Bag of words

See also: Machine learning terms

Introduction

In the field of machine learning, the bag of words (BoW) model is a common and simplified representation method used for natural language processing (NLP) and text classification tasks. The primary goal of the BoW model is to convert a collection of text documents into numerical feature vectors, which can be used as input for machine learning algorithms.

Methodology

The bag of words model comprises two main components: vocabulary construction and text representation.

Vocabulary Construction

The first step in creating a bag of words model is to construct a vocabulary, which consists of a set of unique words found in the given text corpus. This process generally involves the following steps:

1. Tokenization: Split the text into individual words, known as tokens. 2. Lowercasing: Convert all tokens to lowercase to ensure consistent representation. 3. Stopword removal: Remove common words, such as "a," "an," "the," and "is," which may not hold significant meaning in the context of the given problem. 4. Stemming or Lemmatization: Reduce words to their root form to minimize the number of unique words in the vocabulary while maintaining their meaning.

Text Representation

After constructing the vocabulary, the next step is to represent the text documents in the form of numerical feature vectors. Each document is represented by a vector, where each element corresponds to a word in the vocabulary.
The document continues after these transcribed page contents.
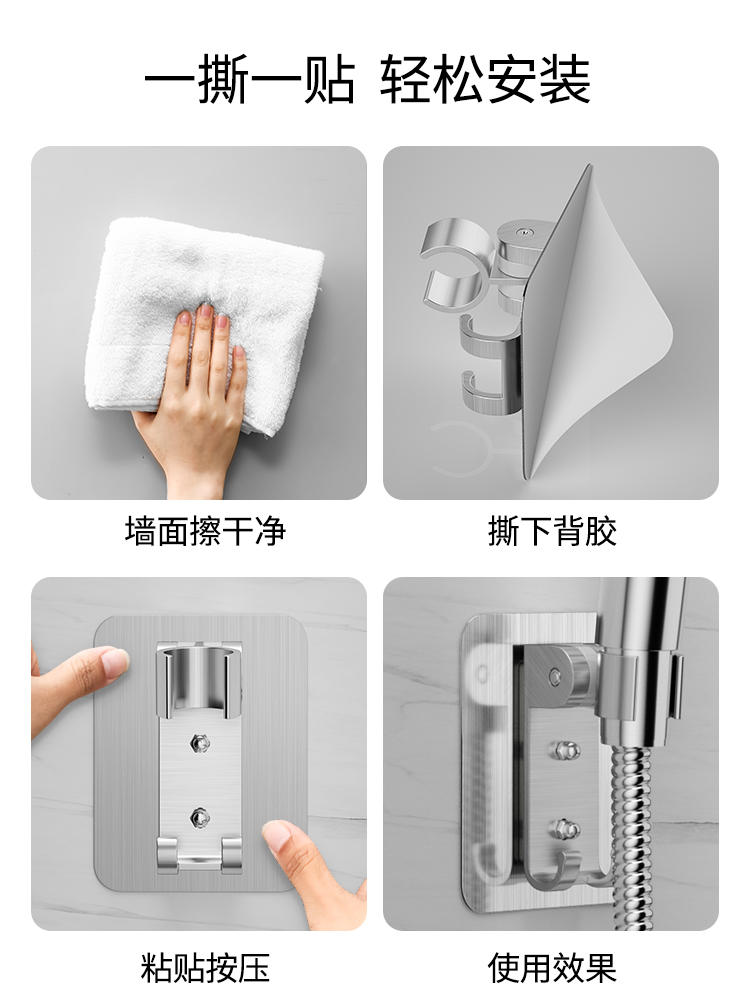 一撕一贴 轻松安装

墙面擦干净

撕下背胶

粘贴按压

使用效果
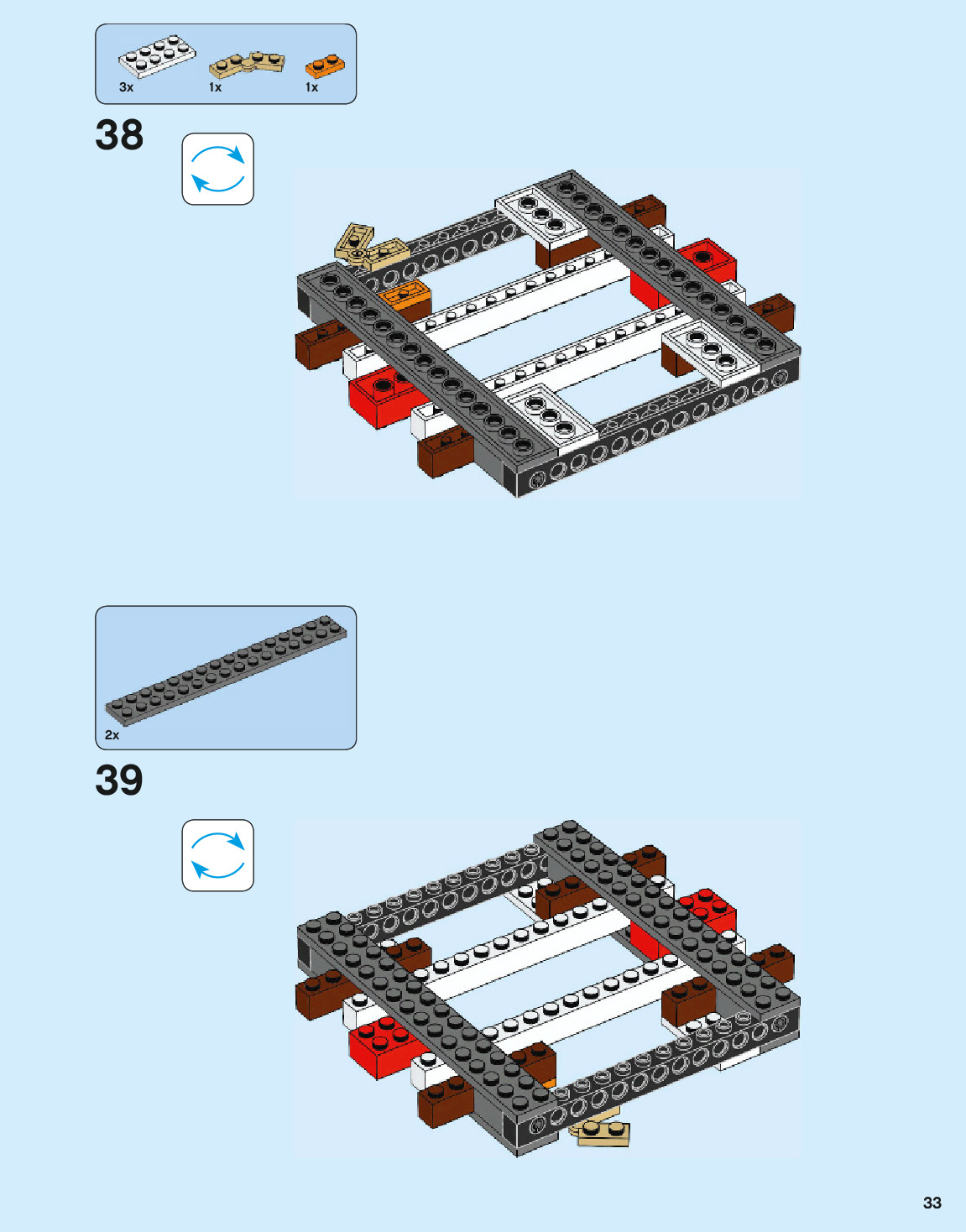 3x
1x
1x

38

2x

39

33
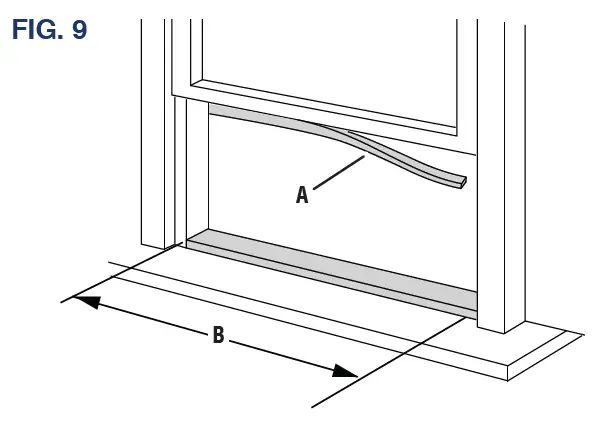 FIG. 9

A

B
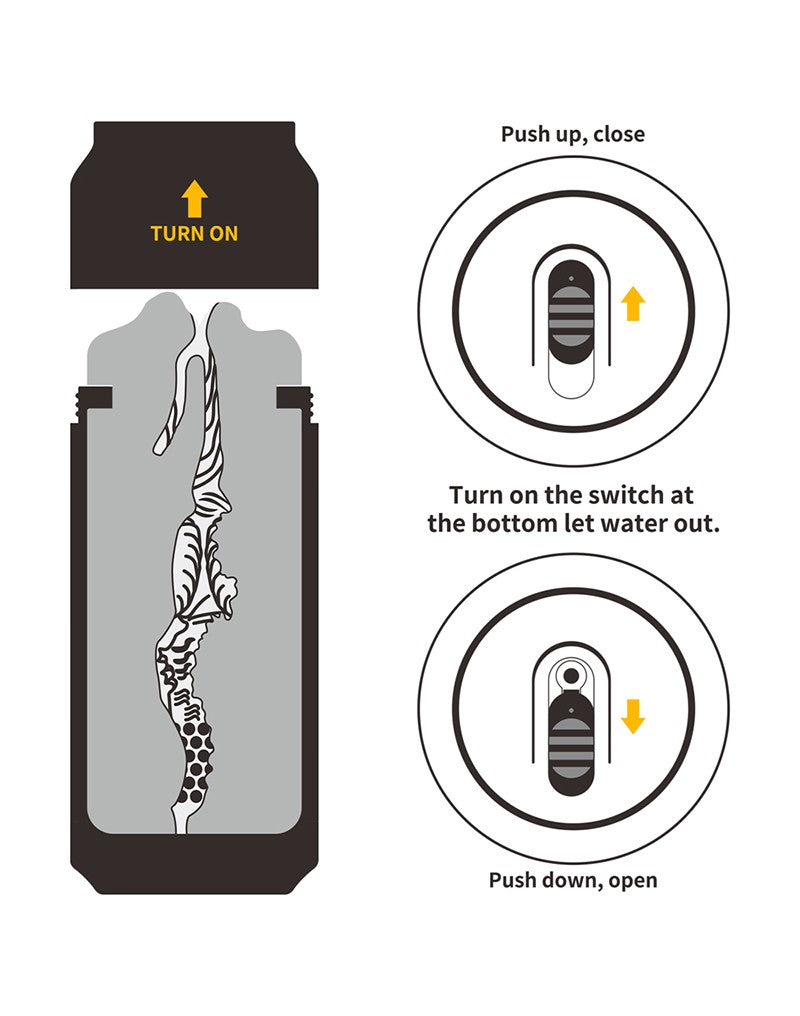 TURN ON

Push up, close

Turn on the switch at the bottom let water out.

Push down, open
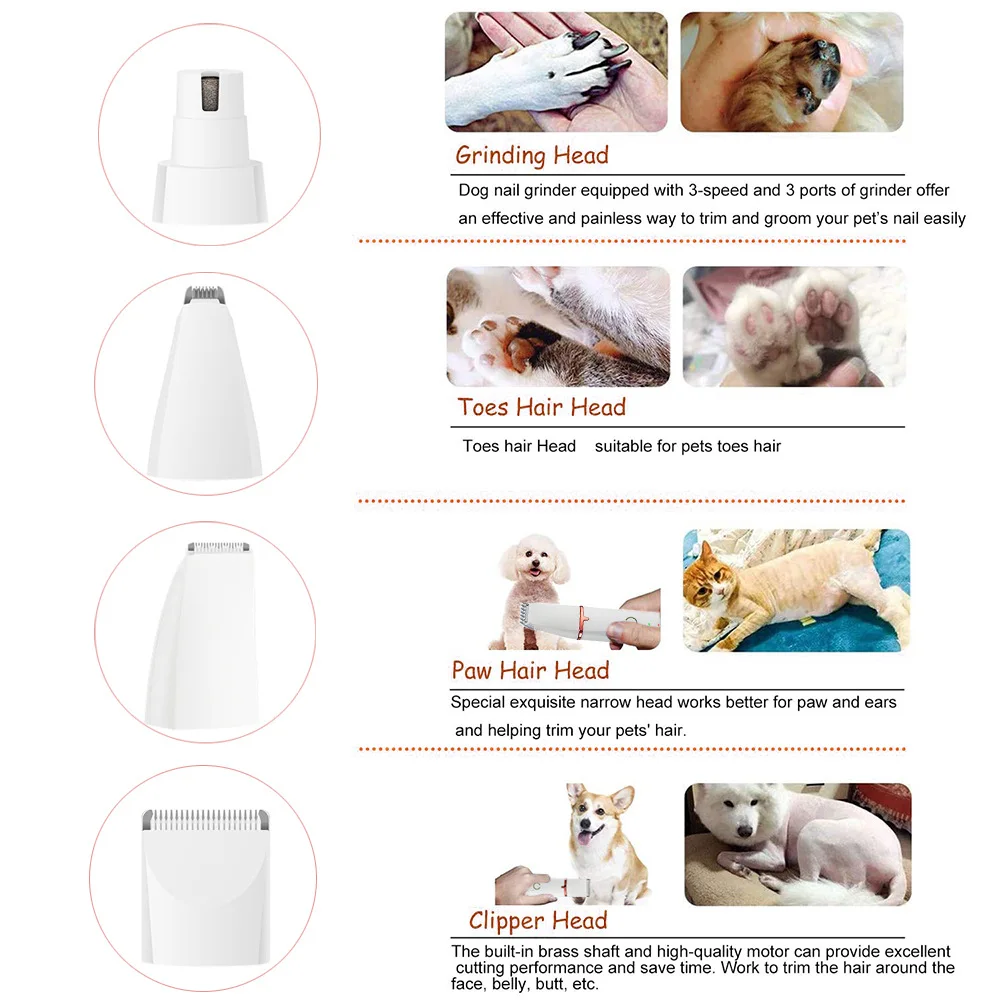 Grinding Head

Dog nail grinder equipped with 3-speed and 3 ports of grinder offer an effective and painless way to trim and groom your pet's nail easily

Toes Hair Head

Toes hair Head suitable for pets toes hair

Paw Hair Head

Special exquisite narrow head works better for paw and ears and helping trim your pets' hair.

Clipper Head

The built-in brass shaft and high-quality motor can provide excellent cutting performance and save time. Work to trim the hair around the face, belly, butt, etc.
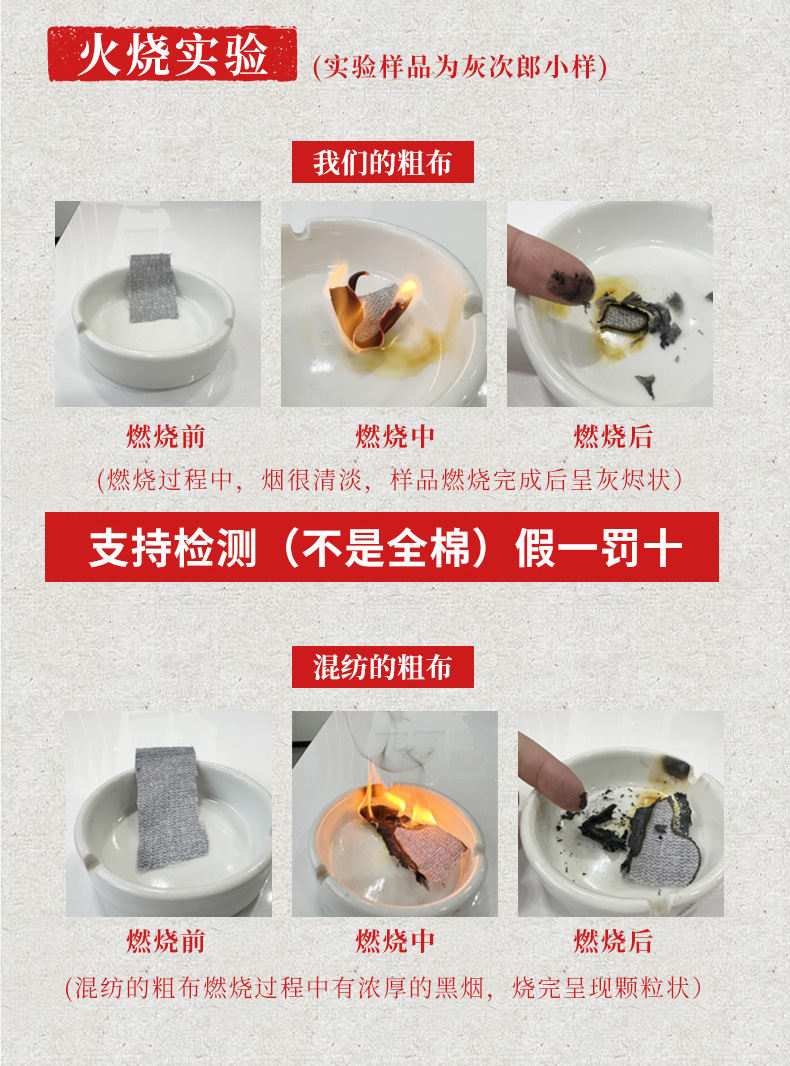 火烧实验 (实验样品为灰次郎小样)

我们的粗布

燃烧前

燃烧中

燃烧后

(燃烧过程中，烟很清淡，样品燃烧完成后呈灰烬状)

支持检测（不是全棉）假一罚十

混纺的粗布

燃烧前

燃烧中

燃烧后

(混纺的粗布燃烧过程中有浓厚的黑烟，烧完呈现颗粒状)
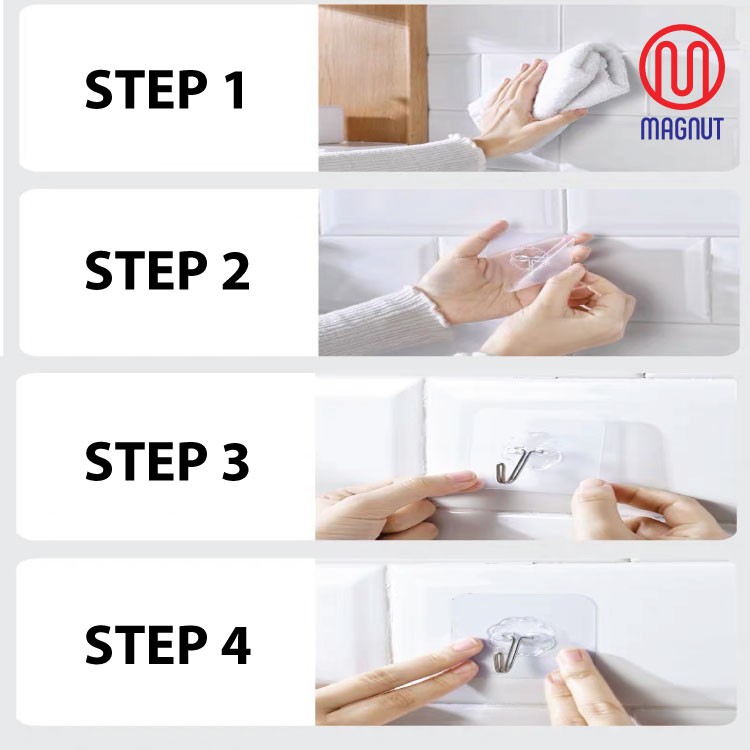 STEP 1

MAGNUT

STEP 2

STEP 3

STEP 4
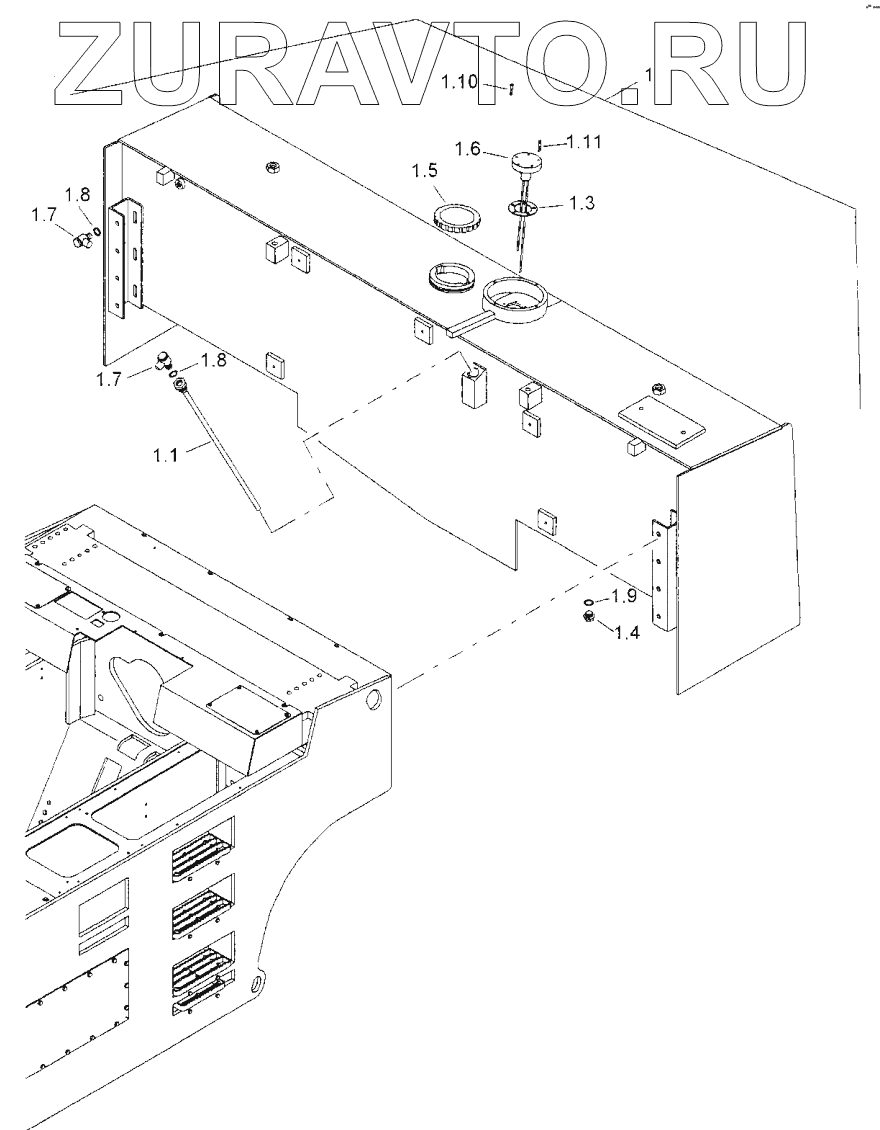 ZURAVTO.RU

1.10
1
1.6
1.11
1.5
1.3
1.8
1.7
1.7
1.8
1.1
1.9
1.4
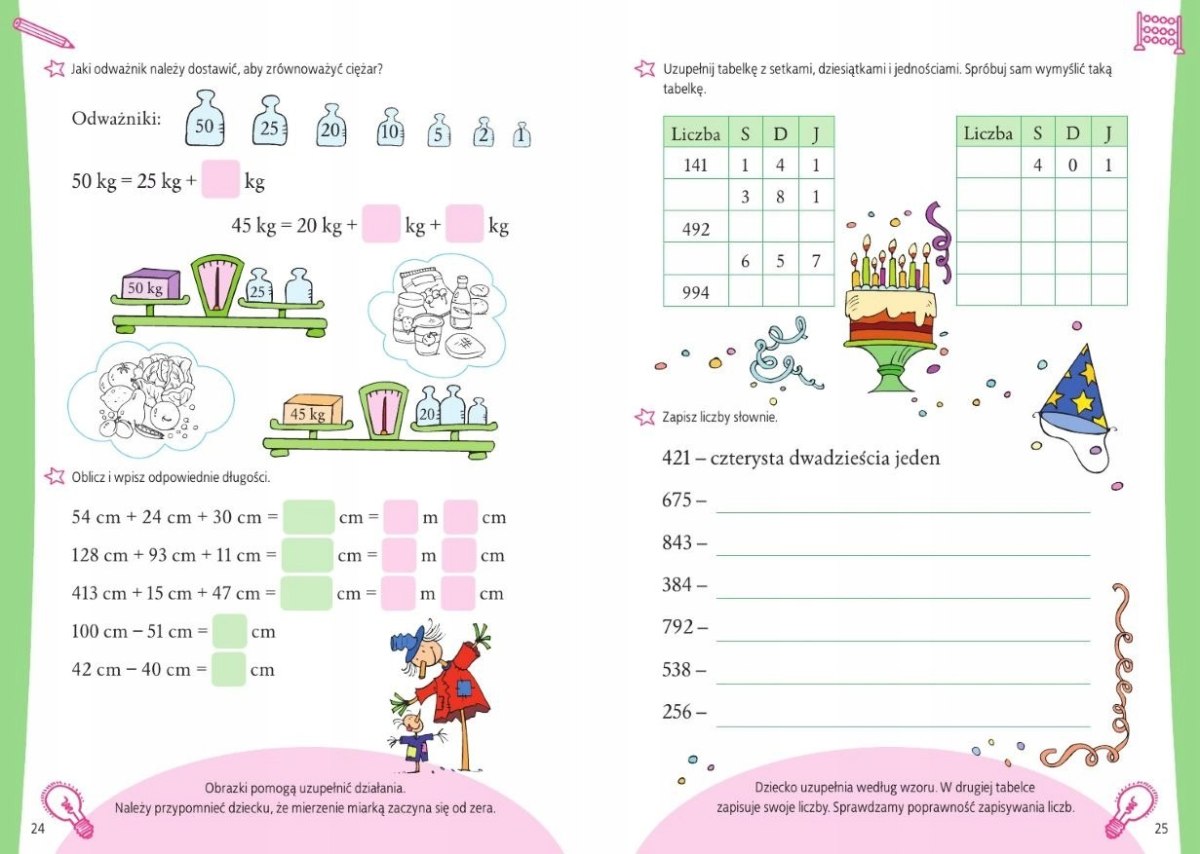 Jaki odważnik należy dostawić, aby zrównoważyć ciężar?

Odważniki: 50 25 20 10 5 2 1

50 kg = 25 kg + kg

45 kg = 20 kg + kg + kg

50 kg 25

45 kg 20

Oblicz i wpisz odpowiednie długości.

54 cm + 24 cm + 30 cm = cm = m cm

128 cm + 93 cm + 11 cm = cm = m cm

413 cm + 15 cm + 47 cm = cm = m cm

100 cm − 51 cm = cm

42 cm − 40 cm = cm

Obrazki pomogą uzupełnić działania.
Należy przypomnieć dziecku, że mierzenie miarką zaczyna się od zera.

24

Uzupełnij tabelkę z setkami, dziesiątkami i jednościami. Spróbuj sam wymyślić taką tabelkę.

| Liczba | S | D | J |
|---|---|---|---|
| 141 | 1 | 4 | 1 |
| | 3 | 8 | 1 |
| 492 | | | |
| | 6 | 5 | 7 |
| 994 | | | |

| Liczba | S | D | J |
|---|---|---|---|
| | 4 | 0 | 1 |
| | | | |
| | | | |
| | | | |
| | | | |

Zapisz liczby słownie.

421 – czterysta dwadzieścia jeden

675 –

843 –

384 –

792 –

538 –

256 –

Dziecko uzupełnia według wzoru. W drugiej tabelce zapisuje swoje liczby. Sprawdzamy poprawność zapisywania liczb.

25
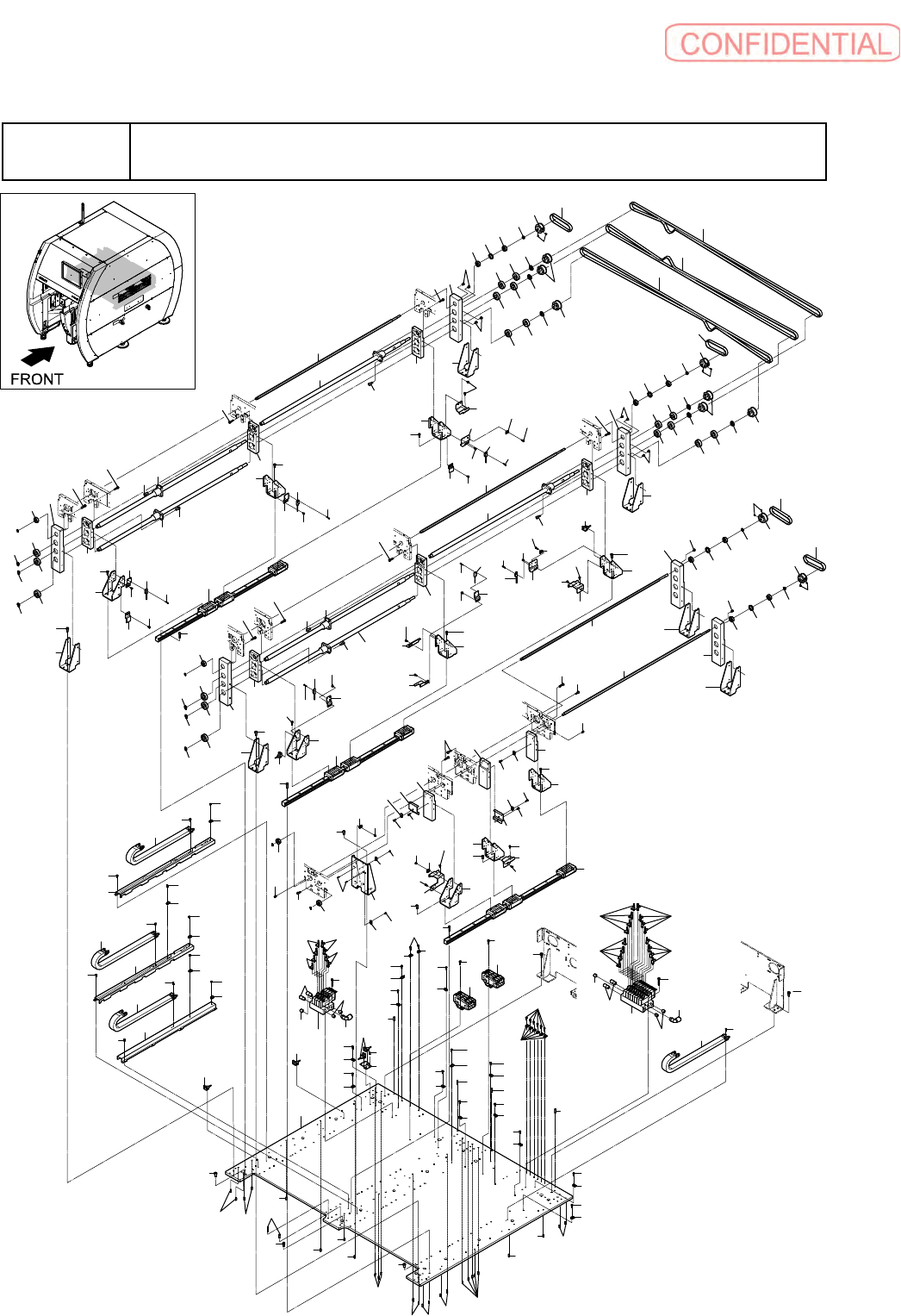 CONFIDENTIAL

FRONT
The value of the element can be the frequency, binary representation, or term frequency-inverse document frequency (TF-IDF) weight of the corresponding word in the document.

Limitations

While the bag of words model is simple and computationally efficient, it has certain limitations:

1. Order information: The bag of words model ignores the order of words in a document, which can lead to loss of contextual meaning. 2. Semantics: BoW does not take into account word meanings and semantic relationships between words. 3. Sparse representation: The feature vectors generated by the bag of words model are usually high-dimensional and sparse, which can lead to increased computational complexity and memory requirements.

Applications

Despite its limitations, the bag of words model is widely used in several NLP and text classification tasks, such as:

1. Sentiment analysis: Determining the sentiment (e.g., positive, negative, or neutral) of a given text. 2. Topic modeling: Identifying the underlying topics in a collection of documents. 3. Document classification: Assigning predefined categories to documents based on their content.

Explain Like I'm 5 (ELI5)

Imagine you have a bag filled with different types of toy blocks, each representing a unique word. Now, let's say you have a storybook, and you want to represent the story using the blocks from the bag. In the bag of words model, you would take out the blocks (words) from the bag and count how many times each block (word) appears in the story. Then, you would create a list with these counts, and that list would represent the story. This method helps computers understand and process text, but it doesn't care about the order of the words or their meanings.